Category Archives: sex after 50

Sex After Fifty – Part 2

Sex After Fifty: Men and Women

As the story of John and Katy demonstrates (read more on that here) a great deal of the cause of sexual failure has its roots in people’s minds.

Many men and women use the changes in their bodies during midlife as an excuse to stop having sex after 50. They seize on the pretext of feeling ill, of hot flushes or headaches, of increasing fatness or tiredness, of business responsibilities, or work, for rejecting any sexual approach that may be made to them or for refusing to make any sexual response that is expected of them.

What they are really saying is that they are so bored with sex that it no longer has any attraction for them.

Or rather I should say, they are so bored with sex with their partner after fifty years of age that it has no attraction for them any more.

Another client of mine, Roger, is sixty-seven, his wife Jane is fifty-nine. They have been married for twenty-seven years. He is a retired schoolmaster, but his wife is still teaching. They do not see many friends. Roger is an amateur musician, playing three instruments and holding two diplomas. Jane’s hobby is visiting stately homes, which she can only do occasionally. He does not accompany her, as he has arthritis in both ankles, and finds walking for long difficult.

At twelve stone, Roger is not overweight for his height – five feet ten inches – and age. Jane, who is five feet nine inches, and weighs ten stone, is trim and neat. She has good health, neither smokes nor drinks. Roger takes “pills prescribed by my doctor to relieve the pain in my ankles.”

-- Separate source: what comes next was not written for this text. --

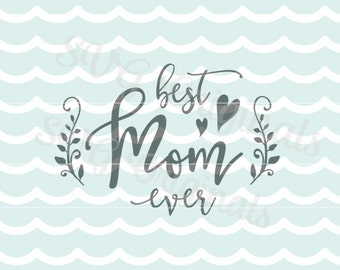 SALE!  Mother Mom SVG File Best Mom Ever  So many uses!  Happy Mother's Day Mom Best Mom Ever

They still share a double bed, but never have intercourse now, though Roger would like to very much, at least once a week. 

 The coital alignment technique

Coital alignment technique for more sexual pleasure.

He is definitely not sexually naive….he does know how to make her orgasm.  But neither of them ever had a high sex-drive and they only ever made love once every two weeks or so. Roger does still have strong involuntary erections; that is, he can have an erection without direct stimulation of the penis. (At sixty-seven, this is quite an achievement.)

Jane had an early menopause, beginning at forty and finishing by forty-five. She was even lower-sexed than her husband. They used few sex positions for lovemaking and even fewer techniques. Roger claims Jane required stimulation of her clitoris for up to half an hour to bring her to the point where penetration was possible. Very often she would let him stimulate her for an hour before she asked him to go into her.

And he never really knew whether she reached orgasm or not. She never gave any sign that she had come (reached orgasm), so he always had to ask her, and she always said yes, though he believed that she reached orgasm much less often than she claimed. He also expressed his annoyance at her passivity: “Sometimes I would have very much liked her to take the active role from beginning to end, but I couldn’t ask her to.”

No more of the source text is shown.